A Minor Complaint About Blipshift's Latest Shirt
As someone who has bought a Blipshift shirt (it was the Dat Asp, if you care) I now get their announcements on a semi-regular basis.
The shirt you see above, which celebrates the designer's 996 Turbo, is called "Eggolution". Which drives me absolutely nucking futs, because it's an example of how meaning gets lost over time.
To understand what "egg" means, let's return to the 1997 Boxster, which shared pretty much everything forward of the firewall with the 1999-model-year, 996-generation 911:
What you see there is Porsche's attempt to combine all the lights --- main, high, turn, and driving/fog --- into a single assembly. The point of this was to
a) get the lights out of the bumpers, to reduce the cost of low-speed crashes; b) to make the cars cheaper to assemble.
Since this is Porsche, you can assume that b) was the primary reason. Certainly aesthetics weren't anywhere on the list, since the integrated headlamp assemblies looked terrible from the moment the Boxster was announced. The North American Porsche-owner community, noting the unpleasant combination of turn signal and headlight in the same blob, called the headlamps "fried eggs". You can see it, right? There's the "yolk" in there.

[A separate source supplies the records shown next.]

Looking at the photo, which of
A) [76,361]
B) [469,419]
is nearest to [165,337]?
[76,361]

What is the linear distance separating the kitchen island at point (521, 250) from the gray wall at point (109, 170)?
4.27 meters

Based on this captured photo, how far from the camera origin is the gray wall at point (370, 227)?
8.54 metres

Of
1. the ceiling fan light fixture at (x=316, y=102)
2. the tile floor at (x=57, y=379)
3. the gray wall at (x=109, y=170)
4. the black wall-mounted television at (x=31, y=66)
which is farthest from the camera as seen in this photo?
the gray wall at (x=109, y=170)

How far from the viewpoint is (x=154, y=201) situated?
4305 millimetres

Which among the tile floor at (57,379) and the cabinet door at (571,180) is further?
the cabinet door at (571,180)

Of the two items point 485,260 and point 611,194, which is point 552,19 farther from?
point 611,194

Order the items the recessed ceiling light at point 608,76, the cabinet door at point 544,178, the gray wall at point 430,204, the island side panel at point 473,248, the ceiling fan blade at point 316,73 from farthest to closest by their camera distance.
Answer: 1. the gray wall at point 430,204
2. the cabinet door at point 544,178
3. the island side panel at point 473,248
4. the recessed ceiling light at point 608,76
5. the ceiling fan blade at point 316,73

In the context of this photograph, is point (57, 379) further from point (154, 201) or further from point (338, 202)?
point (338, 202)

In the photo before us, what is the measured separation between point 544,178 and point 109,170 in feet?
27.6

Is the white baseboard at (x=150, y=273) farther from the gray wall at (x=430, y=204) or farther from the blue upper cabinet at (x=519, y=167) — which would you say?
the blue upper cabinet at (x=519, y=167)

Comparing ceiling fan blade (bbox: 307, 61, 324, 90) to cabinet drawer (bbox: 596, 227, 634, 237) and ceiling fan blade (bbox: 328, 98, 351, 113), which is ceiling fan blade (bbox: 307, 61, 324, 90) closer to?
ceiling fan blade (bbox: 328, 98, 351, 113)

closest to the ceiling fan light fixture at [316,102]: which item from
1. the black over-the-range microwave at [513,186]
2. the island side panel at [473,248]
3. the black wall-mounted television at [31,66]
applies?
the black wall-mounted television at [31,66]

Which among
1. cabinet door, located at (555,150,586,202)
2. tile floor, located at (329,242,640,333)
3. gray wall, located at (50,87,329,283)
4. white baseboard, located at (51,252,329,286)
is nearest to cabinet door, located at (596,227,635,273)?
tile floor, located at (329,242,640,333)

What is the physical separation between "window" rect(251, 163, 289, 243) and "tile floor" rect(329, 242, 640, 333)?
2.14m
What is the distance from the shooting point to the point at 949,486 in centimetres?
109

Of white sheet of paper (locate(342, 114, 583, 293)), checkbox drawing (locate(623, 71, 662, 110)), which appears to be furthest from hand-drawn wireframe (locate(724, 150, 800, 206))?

Porsche knew they'd screwed up in at least two ways. The first way was in making the 911 and Boxster so obviously identical while charging twice as much for the former. The second was in the sheer ugliness of the headlights. So they tossed in a quick fix:
No more "yolk". So are these still "fried eggs"? I'd say "no" since they no longer have a yolk. But wait, there's more. The 911 Turbo debuted the mild facelift that would be applied across the board in 2002:
Now we've lost all resemblance to a fried egg. The bottom-heaviness is gone, and so is the "yolk". What we have is fundamentally the original 911 round light with an extension for the driving light. People still hated it, but they didn't snicker any more. A few years later, Porsche gave up on the idea entirely and introduced the oval-headlamp 997, with the turn signals back in the bumper:
So why, exactly, is the Blipshift shirt called "Eggolution"? Well, my guess is that it went something like this:
0. The original 996 and Boxster come out. The headlights are called "fried eggs". 1. Over time on Internet forums, the "fried egg" idea comes to be associated with all 996-platform cars. The same way that idiot SRT-4 owners call the cars "Skittles" even when you're talking about the black or silver cars for which there's no equivalent "Skittle" color. 2. This fellow buys an old Turbo (congratulations, by the way; it's the best of that generation IMO) and hears all sorts of "Fried Egg" comments. 3. So he takes it to heart and makes an "Egg" shirt.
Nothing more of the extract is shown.